The British Library, the national library of the United Kingdom and one of the largest libraries in the world, confirmed that a ransomware attack led to the theft of internal data.
In late October, the British Library first revealed that it had experienced an unspecified cybersecurity incident that caused a “massive technology outage” at its sites in London and Yorkshire, crashing the website, line on the phone, and on-site services, such as guest Wi-Fi and electronic payments.
Two weeks later, and the British Library outage is still going on. However, the organization confirmed today that the disruption was the result of a ransomware attack launched “by a group known for such criminal activity.” The British Library said some internal data had leaked online, which “seems to be from our internal HR files.”
This confirmation comes hours after the British Library was listed on the Rhysida ransomware gang’s dark web leak site. The list, seen by TechCrunch, claims responsibility for the cyberattack and threatens to publish data stolen from the British Library unless it pays a ransom demand. The gang is demanding more than $740,000 worth of bitcoin at the time of writing.
The Rhysida ransomware gang did not say how much or what types of data it stole from the British Library, but samples of data shared by the gang appeared to include work documents and passport scans.
Rhysida last week the subject of a joint CISA and FBI advisory, which warned that the group was using external-facing remote services, such as VPNs, to compromise organizations across the education, IT, and government sectors.

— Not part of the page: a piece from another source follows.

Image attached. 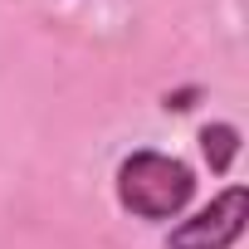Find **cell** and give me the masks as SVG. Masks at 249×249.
I'll return each mask as SVG.
<instances>
[{"mask_svg": "<svg viewBox=\"0 0 249 249\" xmlns=\"http://www.w3.org/2000/svg\"><path fill=\"white\" fill-rule=\"evenodd\" d=\"M239 142H244V137H239L234 122H205V127H200V157H205L210 176H225V171L234 166Z\"/></svg>", "mask_w": 249, "mask_h": 249, "instance_id": "3", "label": "cell"}, {"mask_svg": "<svg viewBox=\"0 0 249 249\" xmlns=\"http://www.w3.org/2000/svg\"><path fill=\"white\" fill-rule=\"evenodd\" d=\"M112 191H117V205L132 220L166 225V220H181L186 205L196 200V171L181 157H171V152L137 147V152H127L117 161Z\"/></svg>", "mask_w": 249, "mask_h": 249, "instance_id": "1", "label": "cell"}, {"mask_svg": "<svg viewBox=\"0 0 249 249\" xmlns=\"http://www.w3.org/2000/svg\"><path fill=\"white\" fill-rule=\"evenodd\" d=\"M244 225H249V191L225 186L210 205L166 230V249H234L244 239Z\"/></svg>", "mask_w": 249, "mask_h": 249, "instance_id": "2", "label": "cell"}]
</instances>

The advisory also warns that Rhysida, which was first observed in May, shares overlaps with the Vice Society ransomware gang, a hacking group known for ransomware extortion attacks on organizations in health care and education.
“Notably, according to the ransomware group’s data leak site, the Vice Society has not posted a single victim since July 2023, which is around the time Rhysida began reporting victims on its site,” researchers at Sophos Colin Cowie and Morgan Demboski wrote a recent analysis of Rhysida.

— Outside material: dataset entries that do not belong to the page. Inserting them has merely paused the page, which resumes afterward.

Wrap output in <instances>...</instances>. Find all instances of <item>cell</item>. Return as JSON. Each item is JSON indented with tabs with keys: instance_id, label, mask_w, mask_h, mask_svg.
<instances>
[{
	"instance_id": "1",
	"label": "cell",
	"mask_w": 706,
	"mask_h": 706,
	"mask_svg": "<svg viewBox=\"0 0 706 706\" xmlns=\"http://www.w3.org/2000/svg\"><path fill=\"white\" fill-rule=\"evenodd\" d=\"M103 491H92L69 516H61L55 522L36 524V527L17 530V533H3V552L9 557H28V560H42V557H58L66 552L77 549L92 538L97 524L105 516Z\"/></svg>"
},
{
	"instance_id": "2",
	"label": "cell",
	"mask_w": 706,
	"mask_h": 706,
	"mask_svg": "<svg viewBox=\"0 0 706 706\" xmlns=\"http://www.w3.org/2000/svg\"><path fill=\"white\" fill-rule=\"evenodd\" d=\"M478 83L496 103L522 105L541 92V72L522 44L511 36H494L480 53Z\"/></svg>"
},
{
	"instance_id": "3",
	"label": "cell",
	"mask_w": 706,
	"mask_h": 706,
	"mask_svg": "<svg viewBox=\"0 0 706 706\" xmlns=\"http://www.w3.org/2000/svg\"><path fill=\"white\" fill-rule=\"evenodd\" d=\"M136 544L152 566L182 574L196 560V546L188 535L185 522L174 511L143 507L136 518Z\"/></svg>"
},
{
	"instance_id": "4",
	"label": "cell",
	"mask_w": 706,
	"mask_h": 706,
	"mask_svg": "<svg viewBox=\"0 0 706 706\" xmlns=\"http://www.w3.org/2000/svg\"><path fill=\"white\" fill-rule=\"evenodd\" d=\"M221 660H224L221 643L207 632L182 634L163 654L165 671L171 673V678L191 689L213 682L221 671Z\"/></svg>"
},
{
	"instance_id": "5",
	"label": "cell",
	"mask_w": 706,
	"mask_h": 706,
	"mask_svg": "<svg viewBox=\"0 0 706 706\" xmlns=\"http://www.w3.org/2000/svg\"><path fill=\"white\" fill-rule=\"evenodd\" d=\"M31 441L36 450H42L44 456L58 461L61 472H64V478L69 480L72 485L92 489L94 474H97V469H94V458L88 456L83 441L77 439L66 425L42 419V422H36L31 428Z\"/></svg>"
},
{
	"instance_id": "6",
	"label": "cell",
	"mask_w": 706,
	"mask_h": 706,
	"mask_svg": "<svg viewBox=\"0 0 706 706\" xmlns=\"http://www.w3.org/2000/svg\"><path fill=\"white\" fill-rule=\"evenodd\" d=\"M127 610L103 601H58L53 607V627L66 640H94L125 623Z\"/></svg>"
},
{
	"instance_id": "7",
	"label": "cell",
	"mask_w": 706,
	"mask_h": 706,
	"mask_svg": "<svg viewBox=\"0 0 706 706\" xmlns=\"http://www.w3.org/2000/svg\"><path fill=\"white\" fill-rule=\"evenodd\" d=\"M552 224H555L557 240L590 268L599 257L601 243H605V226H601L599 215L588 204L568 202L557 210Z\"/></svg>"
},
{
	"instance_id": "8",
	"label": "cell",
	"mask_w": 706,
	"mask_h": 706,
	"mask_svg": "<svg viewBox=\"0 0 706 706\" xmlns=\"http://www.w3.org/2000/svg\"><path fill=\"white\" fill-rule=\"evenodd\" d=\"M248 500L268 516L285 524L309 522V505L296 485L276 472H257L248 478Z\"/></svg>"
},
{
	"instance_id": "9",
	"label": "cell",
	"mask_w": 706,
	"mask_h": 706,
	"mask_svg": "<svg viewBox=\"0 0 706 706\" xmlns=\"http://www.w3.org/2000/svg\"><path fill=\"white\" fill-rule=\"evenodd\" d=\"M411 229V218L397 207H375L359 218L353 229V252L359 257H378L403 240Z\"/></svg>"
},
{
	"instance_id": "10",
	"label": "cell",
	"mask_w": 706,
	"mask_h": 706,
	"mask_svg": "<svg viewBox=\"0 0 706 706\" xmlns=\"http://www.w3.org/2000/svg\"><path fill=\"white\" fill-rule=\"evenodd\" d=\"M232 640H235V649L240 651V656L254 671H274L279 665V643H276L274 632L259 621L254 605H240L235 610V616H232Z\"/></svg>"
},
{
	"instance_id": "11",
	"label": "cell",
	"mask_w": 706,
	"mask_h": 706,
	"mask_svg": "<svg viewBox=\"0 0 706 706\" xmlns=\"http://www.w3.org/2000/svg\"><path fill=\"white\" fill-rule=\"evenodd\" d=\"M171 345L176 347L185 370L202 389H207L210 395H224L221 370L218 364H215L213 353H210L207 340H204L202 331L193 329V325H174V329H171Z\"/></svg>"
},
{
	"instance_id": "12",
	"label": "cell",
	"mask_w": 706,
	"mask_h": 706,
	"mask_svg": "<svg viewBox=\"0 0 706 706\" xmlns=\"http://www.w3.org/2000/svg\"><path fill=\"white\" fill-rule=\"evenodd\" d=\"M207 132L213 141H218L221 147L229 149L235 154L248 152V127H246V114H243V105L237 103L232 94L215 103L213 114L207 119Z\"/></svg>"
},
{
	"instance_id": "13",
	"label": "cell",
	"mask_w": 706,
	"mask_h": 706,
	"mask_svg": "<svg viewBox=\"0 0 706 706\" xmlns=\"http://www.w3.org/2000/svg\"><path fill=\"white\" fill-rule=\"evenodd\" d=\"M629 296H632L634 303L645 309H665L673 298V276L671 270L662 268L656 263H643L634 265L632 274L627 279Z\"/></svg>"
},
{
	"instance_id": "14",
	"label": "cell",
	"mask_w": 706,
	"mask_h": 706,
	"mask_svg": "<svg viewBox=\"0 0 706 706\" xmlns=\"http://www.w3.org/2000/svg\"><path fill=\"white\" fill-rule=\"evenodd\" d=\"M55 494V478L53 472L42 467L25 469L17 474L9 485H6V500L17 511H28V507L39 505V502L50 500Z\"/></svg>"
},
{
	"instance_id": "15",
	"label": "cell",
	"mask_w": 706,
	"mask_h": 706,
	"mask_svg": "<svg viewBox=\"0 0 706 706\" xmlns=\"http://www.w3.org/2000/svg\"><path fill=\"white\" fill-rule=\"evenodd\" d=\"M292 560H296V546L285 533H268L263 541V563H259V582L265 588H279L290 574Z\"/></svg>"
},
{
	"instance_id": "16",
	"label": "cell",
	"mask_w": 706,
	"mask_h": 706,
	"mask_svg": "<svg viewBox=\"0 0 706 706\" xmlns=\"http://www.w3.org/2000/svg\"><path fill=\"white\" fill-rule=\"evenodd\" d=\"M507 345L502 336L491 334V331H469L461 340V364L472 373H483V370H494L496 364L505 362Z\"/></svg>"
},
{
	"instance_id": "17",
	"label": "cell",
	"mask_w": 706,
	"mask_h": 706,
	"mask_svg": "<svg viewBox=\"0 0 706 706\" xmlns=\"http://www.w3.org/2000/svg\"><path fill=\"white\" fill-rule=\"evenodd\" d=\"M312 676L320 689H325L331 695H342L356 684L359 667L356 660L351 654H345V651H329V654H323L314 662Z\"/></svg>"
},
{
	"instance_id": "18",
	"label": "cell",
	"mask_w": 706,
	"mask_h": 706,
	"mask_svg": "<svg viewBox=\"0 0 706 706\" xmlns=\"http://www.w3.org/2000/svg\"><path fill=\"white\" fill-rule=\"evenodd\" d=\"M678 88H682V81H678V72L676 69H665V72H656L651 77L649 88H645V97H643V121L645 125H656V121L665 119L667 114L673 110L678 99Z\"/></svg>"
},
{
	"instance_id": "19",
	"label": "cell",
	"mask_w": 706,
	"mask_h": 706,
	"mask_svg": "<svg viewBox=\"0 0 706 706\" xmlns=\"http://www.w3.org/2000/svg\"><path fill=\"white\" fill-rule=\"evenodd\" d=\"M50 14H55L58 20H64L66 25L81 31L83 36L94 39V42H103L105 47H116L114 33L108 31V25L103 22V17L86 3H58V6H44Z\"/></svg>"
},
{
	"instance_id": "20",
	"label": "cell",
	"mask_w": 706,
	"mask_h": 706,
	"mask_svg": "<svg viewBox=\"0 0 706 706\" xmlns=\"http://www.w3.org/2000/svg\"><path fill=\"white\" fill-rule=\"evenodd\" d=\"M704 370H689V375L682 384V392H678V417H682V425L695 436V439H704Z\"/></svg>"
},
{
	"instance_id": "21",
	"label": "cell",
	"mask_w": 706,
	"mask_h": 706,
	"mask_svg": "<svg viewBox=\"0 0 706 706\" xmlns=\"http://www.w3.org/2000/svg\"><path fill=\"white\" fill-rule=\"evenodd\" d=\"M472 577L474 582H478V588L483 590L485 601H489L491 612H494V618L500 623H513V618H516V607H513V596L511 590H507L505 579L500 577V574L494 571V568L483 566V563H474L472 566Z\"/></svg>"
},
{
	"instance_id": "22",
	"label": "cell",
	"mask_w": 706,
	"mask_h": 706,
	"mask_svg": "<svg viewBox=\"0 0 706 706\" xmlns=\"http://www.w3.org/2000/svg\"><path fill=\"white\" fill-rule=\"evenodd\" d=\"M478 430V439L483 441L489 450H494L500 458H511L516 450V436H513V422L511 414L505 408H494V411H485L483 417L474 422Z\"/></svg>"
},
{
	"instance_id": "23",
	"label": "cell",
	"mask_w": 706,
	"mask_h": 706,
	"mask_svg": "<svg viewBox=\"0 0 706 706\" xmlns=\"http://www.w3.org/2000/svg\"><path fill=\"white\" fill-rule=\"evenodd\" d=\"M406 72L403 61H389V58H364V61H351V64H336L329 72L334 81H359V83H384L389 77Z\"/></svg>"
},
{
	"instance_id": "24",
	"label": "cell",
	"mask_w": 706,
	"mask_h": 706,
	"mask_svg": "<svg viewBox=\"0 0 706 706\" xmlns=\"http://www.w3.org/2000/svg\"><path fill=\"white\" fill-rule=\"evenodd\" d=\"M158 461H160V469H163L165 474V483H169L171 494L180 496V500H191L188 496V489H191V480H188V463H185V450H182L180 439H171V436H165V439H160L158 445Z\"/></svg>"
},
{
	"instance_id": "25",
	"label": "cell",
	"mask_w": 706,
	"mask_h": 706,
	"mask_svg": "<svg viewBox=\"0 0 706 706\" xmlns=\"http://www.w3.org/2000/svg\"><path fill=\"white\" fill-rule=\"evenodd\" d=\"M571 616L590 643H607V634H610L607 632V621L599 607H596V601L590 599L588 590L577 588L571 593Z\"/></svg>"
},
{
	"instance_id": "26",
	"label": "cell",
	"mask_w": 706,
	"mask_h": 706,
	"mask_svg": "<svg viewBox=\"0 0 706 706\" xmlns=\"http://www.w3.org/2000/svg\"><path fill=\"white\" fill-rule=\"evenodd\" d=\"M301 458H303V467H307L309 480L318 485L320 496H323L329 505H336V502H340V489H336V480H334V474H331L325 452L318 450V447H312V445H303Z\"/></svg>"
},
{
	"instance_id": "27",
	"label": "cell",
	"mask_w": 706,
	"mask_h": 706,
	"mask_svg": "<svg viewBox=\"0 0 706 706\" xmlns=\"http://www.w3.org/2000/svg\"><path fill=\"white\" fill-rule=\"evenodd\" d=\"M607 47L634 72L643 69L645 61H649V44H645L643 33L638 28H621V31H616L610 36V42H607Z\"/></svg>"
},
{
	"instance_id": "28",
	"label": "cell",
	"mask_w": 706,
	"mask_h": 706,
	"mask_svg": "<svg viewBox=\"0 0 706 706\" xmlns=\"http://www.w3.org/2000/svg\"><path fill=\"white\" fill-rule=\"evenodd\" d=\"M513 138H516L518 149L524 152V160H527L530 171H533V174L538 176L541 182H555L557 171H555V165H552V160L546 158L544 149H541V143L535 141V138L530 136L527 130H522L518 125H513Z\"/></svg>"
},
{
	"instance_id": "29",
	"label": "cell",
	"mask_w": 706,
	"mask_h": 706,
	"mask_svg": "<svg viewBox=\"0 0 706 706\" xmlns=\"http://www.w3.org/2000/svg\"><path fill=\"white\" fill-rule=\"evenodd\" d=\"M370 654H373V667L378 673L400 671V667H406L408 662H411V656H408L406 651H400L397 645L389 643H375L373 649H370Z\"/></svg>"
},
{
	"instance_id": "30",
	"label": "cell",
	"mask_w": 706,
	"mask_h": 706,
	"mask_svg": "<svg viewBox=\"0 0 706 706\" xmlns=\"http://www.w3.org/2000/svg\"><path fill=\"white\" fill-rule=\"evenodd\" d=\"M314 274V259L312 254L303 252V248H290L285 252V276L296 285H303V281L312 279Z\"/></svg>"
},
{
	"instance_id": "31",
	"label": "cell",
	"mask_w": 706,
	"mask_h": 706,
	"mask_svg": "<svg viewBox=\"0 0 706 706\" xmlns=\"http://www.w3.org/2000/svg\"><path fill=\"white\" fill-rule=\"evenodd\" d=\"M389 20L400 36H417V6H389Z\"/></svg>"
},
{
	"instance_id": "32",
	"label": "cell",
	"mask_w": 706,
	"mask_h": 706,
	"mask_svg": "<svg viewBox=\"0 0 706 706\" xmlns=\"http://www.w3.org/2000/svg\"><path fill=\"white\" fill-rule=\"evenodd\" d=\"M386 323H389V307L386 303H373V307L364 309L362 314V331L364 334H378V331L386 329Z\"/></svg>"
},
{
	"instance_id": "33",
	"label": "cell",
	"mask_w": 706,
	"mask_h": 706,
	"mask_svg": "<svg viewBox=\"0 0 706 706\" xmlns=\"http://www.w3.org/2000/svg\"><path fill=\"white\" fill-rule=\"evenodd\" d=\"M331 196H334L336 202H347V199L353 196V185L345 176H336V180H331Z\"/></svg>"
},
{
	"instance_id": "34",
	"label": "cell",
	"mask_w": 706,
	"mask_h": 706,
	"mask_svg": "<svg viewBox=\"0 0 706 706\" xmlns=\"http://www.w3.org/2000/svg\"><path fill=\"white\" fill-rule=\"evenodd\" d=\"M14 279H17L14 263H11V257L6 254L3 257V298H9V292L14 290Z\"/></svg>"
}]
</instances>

It’s common for ransomware gangs to break up, rebrand, or create new variants of the malware, often as a way to avoid government penalties or avoid arrest by law enforcement.
In a statement on Monday shared by X (formerly Twitter), the British Library said it had “no evidence” that its customers’ data had been compromised but recommended that users change their passwords as a “precautionary measure,” especially when customers use the same passwords for multiple services.

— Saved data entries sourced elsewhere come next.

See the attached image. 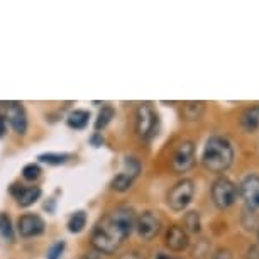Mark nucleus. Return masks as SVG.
<instances>
[{
    "mask_svg": "<svg viewBox=\"0 0 259 259\" xmlns=\"http://www.w3.org/2000/svg\"><path fill=\"white\" fill-rule=\"evenodd\" d=\"M203 110H205L203 102H187V104H183V117L188 122L200 120V117L203 115Z\"/></svg>",
    "mask_w": 259,
    "mask_h": 259,
    "instance_id": "2eb2a0df",
    "label": "nucleus"
},
{
    "mask_svg": "<svg viewBox=\"0 0 259 259\" xmlns=\"http://www.w3.org/2000/svg\"><path fill=\"white\" fill-rule=\"evenodd\" d=\"M68 159H70V154H66V153H45V154L39 156V161H41V163H46L51 166L65 164Z\"/></svg>",
    "mask_w": 259,
    "mask_h": 259,
    "instance_id": "6ab92c4d",
    "label": "nucleus"
},
{
    "mask_svg": "<svg viewBox=\"0 0 259 259\" xmlns=\"http://www.w3.org/2000/svg\"><path fill=\"white\" fill-rule=\"evenodd\" d=\"M4 134H6V119L0 115V138H2Z\"/></svg>",
    "mask_w": 259,
    "mask_h": 259,
    "instance_id": "cd10ccee",
    "label": "nucleus"
},
{
    "mask_svg": "<svg viewBox=\"0 0 259 259\" xmlns=\"http://www.w3.org/2000/svg\"><path fill=\"white\" fill-rule=\"evenodd\" d=\"M195 195V185L192 180L183 178L169 190L168 193V205L175 212H182L190 205Z\"/></svg>",
    "mask_w": 259,
    "mask_h": 259,
    "instance_id": "39448f33",
    "label": "nucleus"
},
{
    "mask_svg": "<svg viewBox=\"0 0 259 259\" xmlns=\"http://www.w3.org/2000/svg\"><path fill=\"white\" fill-rule=\"evenodd\" d=\"M237 195H239L237 185L226 177L217 178L212 185V200L215 207H219L221 210L232 207L237 200Z\"/></svg>",
    "mask_w": 259,
    "mask_h": 259,
    "instance_id": "7ed1b4c3",
    "label": "nucleus"
},
{
    "mask_svg": "<svg viewBox=\"0 0 259 259\" xmlns=\"http://www.w3.org/2000/svg\"><path fill=\"white\" fill-rule=\"evenodd\" d=\"M39 175H41V168H39V164H26L22 169V177L24 180H27V182H34V180L39 178Z\"/></svg>",
    "mask_w": 259,
    "mask_h": 259,
    "instance_id": "5701e85b",
    "label": "nucleus"
},
{
    "mask_svg": "<svg viewBox=\"0 0 259 259\" xmlns=\"http://www.w3.org/2000/svg\"><path fill=\"white\" fill-rule=\"evenodd\" d=\"M234 161V148L231 141L222 136H212L205 143L202 163L210 173L221 175L231 168Z\"/></svg>",
    "mask_w": 259,
    "mask_h": 259,
    "instance_id": "f03ea898",
    "label": "nucleus"
},
{
    "mask_svg": "<svg viewBox=\"0 0 259 259\" xmlns=\"http://www.w3.org/2000/svg\"><path fill=\"white\" fill-rule=\"evenodd\" d=\"M136 231H138L139 237L144 241H153L161 231V219L158 213L146 210V212L139 213V217H136Z\"/></svg>",
    "mask_w": 259,
    "mask_h": 259,
    "instance_id": "6e6552de",
    "label": "nucleus"
},
{
    "mask_svg": "<svg viewBox=\"0 0 259 259\" xmlns=\"http://www.w3.org/2000/svg\"><path fill=\"white\" fill-rule=\"evenodd\" d=\"M257 239H259V229H257Z\"/></svg>",
    "mask_w": 259,
    "mask_h": 259,
    "instance_id": "c756f323",
    "label": "nucleus"
},
{
    "mask_svg": "<svg viewBox=\"0 0 259 259\" xmlns=\"http://www.w3.org/2000/svg\"><path fill=\"white\" fill-rule=\"evenodd\" d=\"M156 259H178V257L169 256V254H164V252H159L158 256H156Z\"/></svg>",
    "mask_w": 259,
    "mask_h": 259,
    "instance_id": "c85d7f7f",
    "label": "nucleus"
},
{
    "mask_svg": "<svg viewBox=\"0 0 259 259\" xmlns=\"http://www.w3.org/2000/svg\"><path fill=\"white\" fill-rule=\"evenodd\" d=\"M141 173V163L136 158H125L124 168L117 177L112 180V190L115 192H127L131 187H133L134 180L139 177Z\"/></svg>",
    "mask_w": 259,
    "mask_h": 259,
    "instance_id": "423d86ee",
    "label": "nucleus"
},
{
    "mask_svg": "<svg viewBox=\"0 0 259 259\" xmlns=\"http://www.w3.org/2000/svg\"><path fill=\"white\" fill-rule=\"evenodd\" d=\"M158 131V114L151 104H141L136 112V133L141 139L149 141Z\"/></svg>",
    "mask_w": 259,
    "mask_h": 259,
    "instance_id": "20e7f679",
    "label": "nucleus"
},
{
    "mask_svg": "<svg viewBox=\"0 0 259 259\" xmlns=\"http://www.w3.org/2000/svg\"><path fill=\"white\" fill-rule=\"evenodd\" d=\"M241 125L249 133L256 131L259 127V105H252L242 112L241 115Z\"/></svg>",
    "mask_w": 259,
    "mask_h": 259,
    "instance_id": "4468645a",
    "label": "nucleus"
},
{
    "mask_svg": "<svg viewBox=\"0 0 259 259\" xmlns=\"http://www.w3.org/2000/svg\"><path fill=\"white\" fill-rule=\"evenodd\" d=\"M7 119L9 124L12 125V129L16 131L17 134H24L27 129V115L24 107L19 104V102H11L7 104Z\"/></svg>",
    "mask_w": 259,
    "mask_h": 259,
    "instance_id": "f8f14e48",
    "label": "nucleus"
},
{
    "mask_svg": "<svg viewBox=\"0 0 259 259\" xmlns=\"http://www.w3.org/2000/svg\"><path fill=\"white\" fill-rule=\"evenodd\" d=\"M45 221L36 213H26L17 221V231L22 237H36L45 232Z\"/></svg>",
    "mask_w": 259,
    "mask_h": 259,
    "instance_id": "9d476101",
    "label": "nucleus"
},
{
    "mask_svg": "<svg viewBox=\"0 0 259 259\" xmlns=\"http://www.w3.org/2000/svg\"><path fill=\"white\" fill-rule=\"evenodd\" d=\"M210 259H232V254L229 249H217V251L210 256Z\"/></svg>",
    "mask_w": 259,
    "mask_h": 259,
    "instance_id": "393cba45",
    "label": "nucleus"
},
{
    "mask_svg": "<svg viewBox=\"0 0 259 259\" xmlns=\"http://www.w3.org/2000/svg\"><path fill=\"white\" fill-rule=\"evenodd\" d=\"M12 195H16L17 198V203L21 205V207H31L39 200L41 197V188L39 187H27V188H21L17 187V185H14L11 188Z\"/></svg>",
    "mask_w": 259,
    "mask_h": 259,
    "instance_id": "ddd939ff",
    "label": "nucleus"
},
{
    "mask_svg": "<svg viewBox=\"0 0 259 259\" xmlns=\"http://www.w3.org/2000/svg\"><path fill=\"white\" fill-rule=\"evenodd\" d=\"M87 226V213L81 212V210H78L70 217V221H68V231L71 234H80L83 229Z\"/></svg>",
    "mask_w": 259,
    "mask_h": 259,
    "instance_id": "f3484780",
    "label": "nucleus"
},
{
    "mask_svg": "<svg viewBox=\"0 0 259 259\" xmlns=\"http://www.w3.org/2000/svg\"><path fill=\"white\" fill-rule=\"evenodd\" d=\"M136 226V212L131 207H117L105 213L92 231V246L100 254H114Z\"/></svg>",
    "mask_w": 259,
    "mask_h": 259,
    "instance_id": "f257e3e1",
    "label": "nucleus"
},
{
    "mask_svg": "<svg viewBox=\"0 0 259 259\" xmlns=\"http://www.w3.org/2000/svg\"><path fill=\"white\" fill-rule=\"evenodd\" d=\"M102 143H104V138L100 136V133H97V134L94 136V138H92V144L99 148V146H102Z\"/></svg>",
    "mask_w": 259,
    "mask_h": 259,
    "instance_id": "bb28decb",
    "label": "nucleus"
},
{
    "mask_svg": "<svg viewBox=\"0 0 259 259\" xmlns=\"http://www.w3.org/2000/svg\"><path fill=\"white\" fill-rule=\"evenodd\" d=\"M65 241H60V242H56V244H53V246L50 247V251H48V259H60L61 257V254L63 251H65Z\"/></svg>",
    "mask_w": 259,
    "mask_h": 259,
    "instance_id": "b1692460",
    "label": "nucleus"
},
{
    "mask_svg": "<svg viewBox=\"0 0 259 259\" xmlns=\"http://www.w3.org/2000/svg\"><path fill=\"white\" fill-rule=\"evenodd\" d=\"M0 234H2L4 239H9V241L14 239V229L11 224V219H9L6 213L0 215Z\"/></svg>",
    "mask_w": 259,
    "mask_h": 259,
    "instance_id": "412c9836",
    "label": "nucleus"
},
{
    "mask_svg": "<svg viewBox=\"0 0 259 259\" xmlns=\"http://www.w3.org/2000/svg\"><path fill=\"white\" fill-rule=\"evenodd\" d=\"M239 195L249 210L259 208V175H247L239 185Z\"/></svg>",
    "mask_w": 259,
    "mask_h": 259,
    "instance_id": "1a4fd4ad",
    "label": "nucleus"
},
{
    "mask_svg": "<svg viewBox=\"0 0 259 259\" xmlns=\"http://www.w3.org/2000/svg\"><path fill=\"white\" fill-rule=\"evenodd\" d=\"M119 259H144V257L141 256L139 252L133 251V252H125V254H122V256H120Z\"/></svg>",
    "mask_w": 259,
    "mask_h": 259,
    "instance_id": "a878e982",
    "label": "nucleus"
},
{
    "mask_svg": "<svg viewBox=\"0 0 259 259\" xmlns=\"http://www.w3.org/2000/svg\"><path fill=\"white\" fill-rule=\"evenodd\" d=\"M114 115H115L114 107L104 105V107H102V110L99 112V117H97V120H95V129L97 131L105 129V127L110 124V120L114 119Z\"/></svg>",
    "mask_w": 259,
    "mask_h": 259,
    "instance_id": "a211bd4d",
    "label": "nucleus"
},
{
    "mask_svg": "<svg viewBox=\"0 0 259 259\" xmlns=\"http://www.w3.org/2000/svg\"><path fill=\"white\" fill-rule=\"evenodd\" d=\"M89 119H90V114L87 110H73L70 115H68V125L71 127V129H85L87 124H89Z\"/></svg>",
    "mask_w": 259,
    "mask_h": 259,
    "instance_id": "dca6fc26",
    "label": "nucleus"
},
{
    "mask_svg": "<svg viewBox=\"0 0 259 259\" xmlns=\"http://www.w3.org/2000/svg\"><path fill=\"white\" fill-rule=\"evenodd\" d=\"M183 229L187 232H200V215L198 212H188L183 219Z\"/></svg>",
    "mask_w": 259,
    "mask_h": 259,
    "instance_id": "aec40b11",
    "label": "nucleus"
},
{
    "mask_svg": "<svg viewBox=\"0 0 259 259\" xmlns=\"http://www.w3.org/2000/svg\"><path fill=\"white\" fill-rule=\"evenodd\" d=\"M195 164V144L192 141H183L175 149L173 158H171V166L177 173H187Z\"/></svg>",
    "mask_w": 259,
    "mask_h": 259,
    "instance_id": "0eeeda50",
    "label": "nucleus"
},
{
    "mask_svg": "<svg viewBox=\"0 0 259 259\" xmlns=\"http://www.w3.org/2000/svg\"><path fill=\"white\" fill-rule=\"evenodd\" d=\"M164 244H166V247L171 249V251L182 252L190 246L188 232L180 226H171V227H168V231H166Z\"/></svg>",
    "mask_w": 259,
    "mask_h": 259,
    "instance_id": "9b49d317",
    "label": "nucleus"
},
{
    "mask_svg": "<svg viewBox=\"0 0 259 259\" xmlns=\"http://www.w3.org/2000/svg\"><path fill=\"white\" fill-rule=\"evenodd\" d=\"M193 257L195 259H205L210 257V244L207 239H202V241L197 242V246L193 249Z\"/></svg>",
    "mask_w": 259,
    "mask_h": 259,
    "instance_id": "4be33fe9",
    "label": "nucleus"
}]
</instances>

It is not known whether the British Library has the technical means to determine whether customer data has been obtained.
The British Library has not yet said how it was compromised, how much employee data was stolen, or whether it received communications or a ransom demand from the hackers. The British Library did not respond to TechCrunch’s questions, although it was unclear whether the organization had access to email services. The library website remains offline at the time of publication.
The British Library said in its latest statement that it could take weeks, or possibly longer, for it to recover from the ransomware attack. “We expect to restore most services over the next few weeks, but some disruptions may continue longer,” the statement said.
“In the meantime, we are taking targeted protection measures to ensure the integrity of our systems, and we are continuing to investigate the attack with the support of the (National Cyber Security Center), Metropolitan Police and cybersecurity specialists.”